The development of a slightly misshapen head and face is quite common in babies that are born extremely preterm (i.e. less than 28 weeks gestational age). The bones of a preterm baby are still soft so when she lays against a surface the skull can be forced slightly out of shape. Most often this appears as a sort of flattening of the back or side of the head.

Preventing head flattening

To prevent head flattening, you should reposition your baby’s head. Discuss how often this should be done with your babies nurse or doctor. Research has not come to a consensus on the best frequency of repositioning.

(Hummell & Fortado, 2010a, 2010b)


  • To prevent head flattening, you should reposition your baby’s head. Discuss how often this should be done with your babies nurse or doctor. Research has not come to a consensus on the best frequency of repositioning.
  • Preemie infants should be placed on their stomach frequently when awake and supervised. “Tummy time” can be on a flat surface, on parent’s chest, or over the parent’s leg with one knee raised to elevate the baby’s head. When this is safe and appropriate will depend on your baby’s medical status, check with your nurse or paediatrician as to when this is safe.
  • When safe to do so, premature infants should lie, play, feed, and be carried in varying positions.
  • Ask people to talk quietly when they are close to your premmie
  • A number of products have been designed to help prevent flattening, although research has not, as yet, shed light on which method or product works best.
  • Products: water pillows, water-beds, soft air-filled mattresses and soft donut-shaped head supports.

(Hummell & Fortado, 2010a, 2010b)


Sleeping on Preemie’s Front or back?

In the past most NICUs would care for premature babies on their back. The reason being it was easier to see how they were and to position NICU equipment such as umbilical catheters and ventilator tubes.

More recently, scientific research has suggested that preterm infants used up too much energy, and had lower levels of oxygen in their blood, when they were laid on their backs, as a result NICU staff will usually place preemies on their front instead.
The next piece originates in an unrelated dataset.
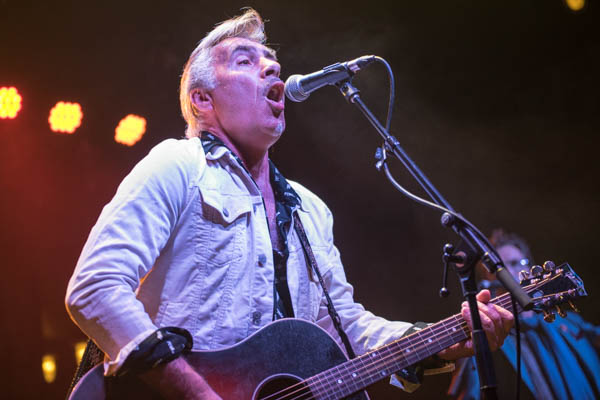 Glen Matlock of the Sex Pistols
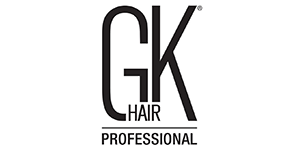 GK Hair Professional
Advantages to sleeping on baby's front


  • Babies use less energy (premature babies have little to spare)
  • Spending more time asleep
  • Less fidgeting and restless movement
  • Slower heart rate and more stable breathing


(Bradford, 2003)


Research: Sleeping on Preemie’s Front or back at home?


  • In the NICU it is safe for your baby to sleep on their front because they are constantly monitored.
  • At home it is much safer for your baby to sleep on their back.
  • Many NICU’s will begin getting babies who have been happily sleeping on their fronts in hospital used to sleeping on their backs before they go home.

(Bradford, 2003)

Learn more about Good positioning in the NICU


Technical Reference List

Bradford, N. (2003). Your premature baby the first five years. Toronto: Firefly Books.
Hummell, P., & Fortado, D. (2010a). Impacting Infant Head Shapes: Educating Parents. Medscape.
Hummell, P., & Fortado, D. (2010b). Impacting Infant Head Shapes: Preventing Positional Plagiocephaly and Dolichocephaly in the NICU. Medscape



AlbertEinstein_iconOne of the greatest minds in history, Albert Einstein was born preterm.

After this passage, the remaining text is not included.